Article by Irving Schattner
Post design and edit by Christy Zigweid
Photo by Pexels via Pixabay made using @WordSwagApp
When a person in a relationship recovers from addictions (alcohol or drugs, food, gambling, shopping), anxiety and/or depression, it could be said that the person is following a new path. This path may feel scary at times, but when such a person has committed to the change process, their partner or significant other may not fully be aware of how their loved one has changed and how it may impact their relationship.
In some instances, one's partner or significant other may welcome these changes as a healthy outcome of couples therapy. They may feel liberated from their partner’s constant need for support, validation and neediness, and can now focus on establishing a more balanced, healthy, and mutually beneficial relationship.

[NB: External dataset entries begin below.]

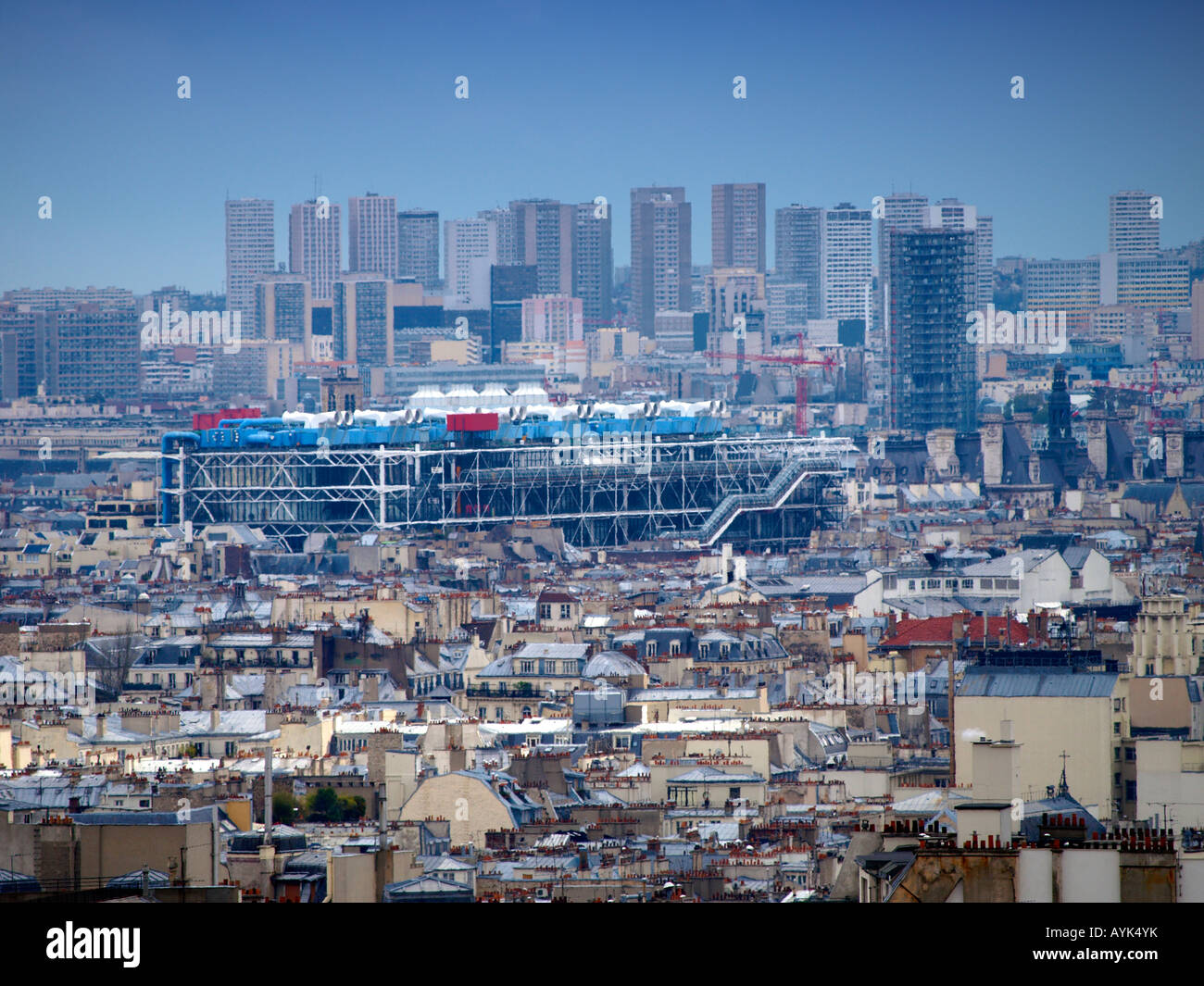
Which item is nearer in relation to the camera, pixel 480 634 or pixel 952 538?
pixel 480 634

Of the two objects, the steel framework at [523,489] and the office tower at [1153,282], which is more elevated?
the office tower at [1153,282]

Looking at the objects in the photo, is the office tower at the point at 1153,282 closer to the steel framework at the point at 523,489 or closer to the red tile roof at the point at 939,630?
the steel framework at the point at 523,489

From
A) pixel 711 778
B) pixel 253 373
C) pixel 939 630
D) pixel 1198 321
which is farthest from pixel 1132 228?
pixel 711 778

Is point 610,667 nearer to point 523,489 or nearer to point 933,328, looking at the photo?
point 523,489

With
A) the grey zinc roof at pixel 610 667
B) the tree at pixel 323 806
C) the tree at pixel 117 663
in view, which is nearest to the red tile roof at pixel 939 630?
the grey zinc roof at pixel 610 667

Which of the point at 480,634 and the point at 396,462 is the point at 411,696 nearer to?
the point at 480,634

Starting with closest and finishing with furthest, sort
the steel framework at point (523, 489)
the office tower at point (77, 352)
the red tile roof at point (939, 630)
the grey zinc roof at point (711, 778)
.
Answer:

In other instances, one’s partner or significant other may find himself or herself resentful and pushing back against the tide of what they see as a person they no longer know or understand. This occurs most particularly when their role as protector, defender, or enabler becomes undermined by this change in their partner. As one partner changes through the therapeutic process, the balance of power can shift one of two ways: Equality, equilibrium, mutual recognition, understanding, and respect come to define this modified relationship. And one partner accommodates to this new arrangement while the other partner finds it difficult or is unwilling to make a change that recognizes the needs of the other.
Maintaining a Healthy Relationship
Generally speaking, it is healthy and necessary for people to adapt to changing circumstances and life events. So, too, it is expected that relationships will change over time. But sometimes partner’s needs change and are not complimentary. Partners may find themselves on different paths or life journeys.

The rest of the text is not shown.